Posté par Administrateur, le Mardi 01 Juillet 2003

 

Fichiers joints :
20030700_PDS_Modifications_Revue_IEC_n28.PDF

 

Revue Internes & Chefs - Juillet 2003 - N° 28

PERMANENCE DES SOINS : LES MODIFICATIONS


Gardes et astreintes… Oui, elles ont toujours fait partie de notre quotidien, et en feront encore partie… Même si les dénominations changent, le travail est le même… Mais dans quelles conditions ?
Nous connaissons tous le travail de nuit qu’il soit sur place au sein de l’hôpital ou en astreinte à domicile. Jusqu’à présent, ce travail était partagé entre les différents médecins qui exercent à l’hôpital ; les conditions de travail et la rémunération étaient les mêmes quels que soient le titre ou la fonction du médecin qui était de garde.
Le 30 avril 2003, les règles ont changé.
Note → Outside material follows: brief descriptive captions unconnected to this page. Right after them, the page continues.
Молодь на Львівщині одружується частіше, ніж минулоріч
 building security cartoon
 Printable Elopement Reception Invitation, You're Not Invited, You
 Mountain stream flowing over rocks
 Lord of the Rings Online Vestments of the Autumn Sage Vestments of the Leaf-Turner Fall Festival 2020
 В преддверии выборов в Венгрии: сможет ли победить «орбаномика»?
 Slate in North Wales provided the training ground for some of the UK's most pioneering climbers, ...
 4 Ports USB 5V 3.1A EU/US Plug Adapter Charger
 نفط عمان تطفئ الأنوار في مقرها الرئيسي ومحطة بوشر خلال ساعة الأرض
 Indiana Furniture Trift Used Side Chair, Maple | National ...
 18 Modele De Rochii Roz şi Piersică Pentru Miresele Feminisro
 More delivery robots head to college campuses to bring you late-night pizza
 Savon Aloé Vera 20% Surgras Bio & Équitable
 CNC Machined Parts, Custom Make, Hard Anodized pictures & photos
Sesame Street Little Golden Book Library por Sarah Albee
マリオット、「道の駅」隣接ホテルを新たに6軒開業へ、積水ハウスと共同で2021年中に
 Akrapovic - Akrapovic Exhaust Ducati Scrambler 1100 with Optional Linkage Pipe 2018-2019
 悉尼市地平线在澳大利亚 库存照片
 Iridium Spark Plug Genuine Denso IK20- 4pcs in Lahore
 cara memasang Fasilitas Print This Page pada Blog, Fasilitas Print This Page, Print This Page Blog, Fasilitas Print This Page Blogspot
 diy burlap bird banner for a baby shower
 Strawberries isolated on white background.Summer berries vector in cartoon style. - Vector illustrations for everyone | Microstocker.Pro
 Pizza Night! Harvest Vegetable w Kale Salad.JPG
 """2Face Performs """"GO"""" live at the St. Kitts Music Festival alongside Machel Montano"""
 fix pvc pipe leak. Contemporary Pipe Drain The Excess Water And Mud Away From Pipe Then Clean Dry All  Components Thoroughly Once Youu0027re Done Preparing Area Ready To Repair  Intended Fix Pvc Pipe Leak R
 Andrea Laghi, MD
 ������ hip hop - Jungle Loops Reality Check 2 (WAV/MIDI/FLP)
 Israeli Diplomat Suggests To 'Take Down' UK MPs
Un nouvel arrêté concernant la permanence et la continuité des soins est paru. Même s’il était attendu depuis plusieurs mois, cet arrêté ne répond pas complètement à nos attentes. Voire même plusieurs points sont critiquables notamment en ce qui concerne les différences établies entre hospitaliers et hospitalo-universitaires ; le scindement des nuits en demi-gardes / demi-astreintes ; les inégalités de rémunération entre les différents personnels médicaux ; enfin l’absence de revalorisation et de réflexion sur les astreintes.
Après un résumé rapide des nouvelles dispositions, nous nous efforcerons de présenter les différents points positifs et négatifs de cette nouvelle organisation. Enfin, nous présenterons quelques orientations à réfléchir peut-être pour le futur.



DU PASSÉ, DONT VOICI LE RAPPEL…

Jusqu’à présent, l’organisation des soins, quelle que soit le service, est basée sur :
- un service normal comprenant les soins tous les jours de 8H30 à 18H30 et le samedi matin de 8H30 à 12H30,
- et un service de gardes ou d’astreintes comprenant le samedi à partir de 12H30, les dimanche et les jours fériés.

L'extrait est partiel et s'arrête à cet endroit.